真是疑神疑鬼,自己吓自己。这世界上哪有鬼啊!我长这么大都没见过,要是有,早就来了。她终于清醒了一点,从害怕中振作出来…
半小时之后,终于熟睡了。
夜风,打在窗户上呼啸作响,窗外,斑驳的树影,狂乱的招摇…
半夜,一道幽长的闪电突然在天际炸开,接着,雷声轰隆滚滚而来…
一声惊雷,猛的把她从睡梦中惊醒…
打开手机一看,惊到:刚好十一点五十九。
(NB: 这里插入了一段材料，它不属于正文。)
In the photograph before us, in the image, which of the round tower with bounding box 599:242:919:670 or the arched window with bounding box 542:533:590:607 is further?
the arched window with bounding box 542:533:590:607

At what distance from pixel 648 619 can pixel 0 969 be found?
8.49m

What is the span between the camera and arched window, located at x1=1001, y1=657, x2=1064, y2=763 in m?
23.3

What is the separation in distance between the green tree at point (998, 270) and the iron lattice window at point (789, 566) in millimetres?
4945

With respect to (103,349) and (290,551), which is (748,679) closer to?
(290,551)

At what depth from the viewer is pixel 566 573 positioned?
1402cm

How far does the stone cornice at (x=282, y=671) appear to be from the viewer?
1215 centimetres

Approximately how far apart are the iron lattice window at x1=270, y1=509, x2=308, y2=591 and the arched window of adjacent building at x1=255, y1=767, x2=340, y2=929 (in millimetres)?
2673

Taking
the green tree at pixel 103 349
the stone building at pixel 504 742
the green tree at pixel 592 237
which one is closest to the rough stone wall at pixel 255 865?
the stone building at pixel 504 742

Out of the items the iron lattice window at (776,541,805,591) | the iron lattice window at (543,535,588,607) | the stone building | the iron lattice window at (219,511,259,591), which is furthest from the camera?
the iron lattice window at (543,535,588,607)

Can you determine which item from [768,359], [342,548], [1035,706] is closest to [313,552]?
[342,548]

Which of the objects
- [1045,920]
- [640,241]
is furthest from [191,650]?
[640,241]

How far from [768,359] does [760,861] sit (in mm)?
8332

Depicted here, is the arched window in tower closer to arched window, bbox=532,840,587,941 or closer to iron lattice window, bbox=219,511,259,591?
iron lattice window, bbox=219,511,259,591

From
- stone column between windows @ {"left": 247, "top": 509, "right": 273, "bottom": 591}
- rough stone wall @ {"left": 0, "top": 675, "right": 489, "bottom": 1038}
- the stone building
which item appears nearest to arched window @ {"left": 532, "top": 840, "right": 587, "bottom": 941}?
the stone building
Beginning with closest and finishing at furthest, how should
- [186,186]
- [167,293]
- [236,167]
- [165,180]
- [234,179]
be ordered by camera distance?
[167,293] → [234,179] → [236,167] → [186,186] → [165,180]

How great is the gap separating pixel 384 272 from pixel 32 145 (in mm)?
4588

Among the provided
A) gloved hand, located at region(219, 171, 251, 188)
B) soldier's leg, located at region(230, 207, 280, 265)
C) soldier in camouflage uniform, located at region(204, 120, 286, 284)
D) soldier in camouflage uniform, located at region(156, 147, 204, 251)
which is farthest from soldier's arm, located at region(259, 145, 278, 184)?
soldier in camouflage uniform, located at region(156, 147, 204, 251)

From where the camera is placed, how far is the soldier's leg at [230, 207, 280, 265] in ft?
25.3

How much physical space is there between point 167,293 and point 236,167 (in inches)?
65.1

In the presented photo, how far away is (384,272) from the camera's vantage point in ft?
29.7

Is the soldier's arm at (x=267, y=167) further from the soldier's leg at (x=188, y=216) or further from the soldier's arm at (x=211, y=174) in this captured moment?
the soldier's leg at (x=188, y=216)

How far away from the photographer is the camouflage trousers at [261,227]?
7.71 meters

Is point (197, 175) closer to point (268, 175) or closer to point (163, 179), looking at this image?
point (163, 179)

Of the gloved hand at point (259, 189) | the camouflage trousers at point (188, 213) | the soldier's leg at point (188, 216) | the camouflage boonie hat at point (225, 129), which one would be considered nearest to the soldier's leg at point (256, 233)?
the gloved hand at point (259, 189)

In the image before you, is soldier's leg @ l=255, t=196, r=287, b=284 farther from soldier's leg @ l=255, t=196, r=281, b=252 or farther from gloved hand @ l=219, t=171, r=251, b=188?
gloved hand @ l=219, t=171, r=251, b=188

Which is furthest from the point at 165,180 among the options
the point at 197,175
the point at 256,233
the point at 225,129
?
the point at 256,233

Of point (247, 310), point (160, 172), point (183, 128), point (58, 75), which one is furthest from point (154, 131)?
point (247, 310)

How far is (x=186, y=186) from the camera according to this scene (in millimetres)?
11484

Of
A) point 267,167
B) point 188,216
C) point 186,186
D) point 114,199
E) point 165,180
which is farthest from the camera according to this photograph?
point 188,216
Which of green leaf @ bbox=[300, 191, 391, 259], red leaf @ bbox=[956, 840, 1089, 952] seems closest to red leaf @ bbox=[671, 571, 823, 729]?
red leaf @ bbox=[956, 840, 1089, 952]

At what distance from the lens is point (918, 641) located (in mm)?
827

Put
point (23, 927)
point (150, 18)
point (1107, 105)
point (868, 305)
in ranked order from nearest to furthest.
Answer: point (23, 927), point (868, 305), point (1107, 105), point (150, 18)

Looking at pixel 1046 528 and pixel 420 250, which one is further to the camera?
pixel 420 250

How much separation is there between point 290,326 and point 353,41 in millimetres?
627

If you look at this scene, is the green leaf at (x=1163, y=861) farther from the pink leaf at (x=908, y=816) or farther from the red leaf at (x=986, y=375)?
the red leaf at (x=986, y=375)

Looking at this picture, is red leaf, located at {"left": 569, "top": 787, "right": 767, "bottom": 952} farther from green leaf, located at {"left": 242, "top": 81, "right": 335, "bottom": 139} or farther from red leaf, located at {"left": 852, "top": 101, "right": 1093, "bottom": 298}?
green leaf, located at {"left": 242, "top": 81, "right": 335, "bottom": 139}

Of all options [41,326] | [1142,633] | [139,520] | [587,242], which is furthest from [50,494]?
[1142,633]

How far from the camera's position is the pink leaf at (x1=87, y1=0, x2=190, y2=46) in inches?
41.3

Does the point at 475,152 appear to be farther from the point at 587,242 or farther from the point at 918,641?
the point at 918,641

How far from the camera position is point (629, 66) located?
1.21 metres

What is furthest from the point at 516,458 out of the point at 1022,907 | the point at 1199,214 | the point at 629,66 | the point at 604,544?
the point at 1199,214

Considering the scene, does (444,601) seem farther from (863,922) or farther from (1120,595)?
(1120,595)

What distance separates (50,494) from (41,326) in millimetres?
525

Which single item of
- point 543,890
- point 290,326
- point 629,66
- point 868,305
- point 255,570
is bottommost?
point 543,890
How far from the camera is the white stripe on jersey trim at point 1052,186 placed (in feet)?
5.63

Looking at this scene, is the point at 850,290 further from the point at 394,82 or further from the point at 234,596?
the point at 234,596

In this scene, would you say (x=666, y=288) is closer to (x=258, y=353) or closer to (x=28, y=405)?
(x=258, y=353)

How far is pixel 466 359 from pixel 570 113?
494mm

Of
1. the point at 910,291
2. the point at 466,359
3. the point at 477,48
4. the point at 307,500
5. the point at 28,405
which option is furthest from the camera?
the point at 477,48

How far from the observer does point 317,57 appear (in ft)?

一想到这个数字,额头上冷汗直冒。
窗外雷声轰鸣,闪电连连,漆黑斑驳的树影肆意招摇,映在半明半暗透明的玻璃窗上,有如婆娑的鬼影在窗外张牙舞爪……
“叮咛呤呤~”十二点整,手机恰时响起…
来电显示是个未知号码…
“啊!鬼啊!…”再也忍不住的害怕狂涌而出,她对着电话嘶声呐喊,就像精神病院里的疯子似的…
雷声,混杂着淅沥沥的雨声、惊叫声,一并淹没在狂风骤雨的夜幕里……
高贵和矜持,都是装出来的,越是虚伪的人,装出来越是天衣无缝。一个被街坊邻居都夸成是贤妻良母的女人花,竟一个人独守着自己的女儿,任劳任怨,即便有丈夫,却还像个活寡妇?
这究竟是贤妻良母的形象吗?
窗外,一夜倾盆后残留的雨滴,滴答,滴答拍打在玻璃窗上,在朦胧了一片的雾气中,印出一道明朗的痕迹……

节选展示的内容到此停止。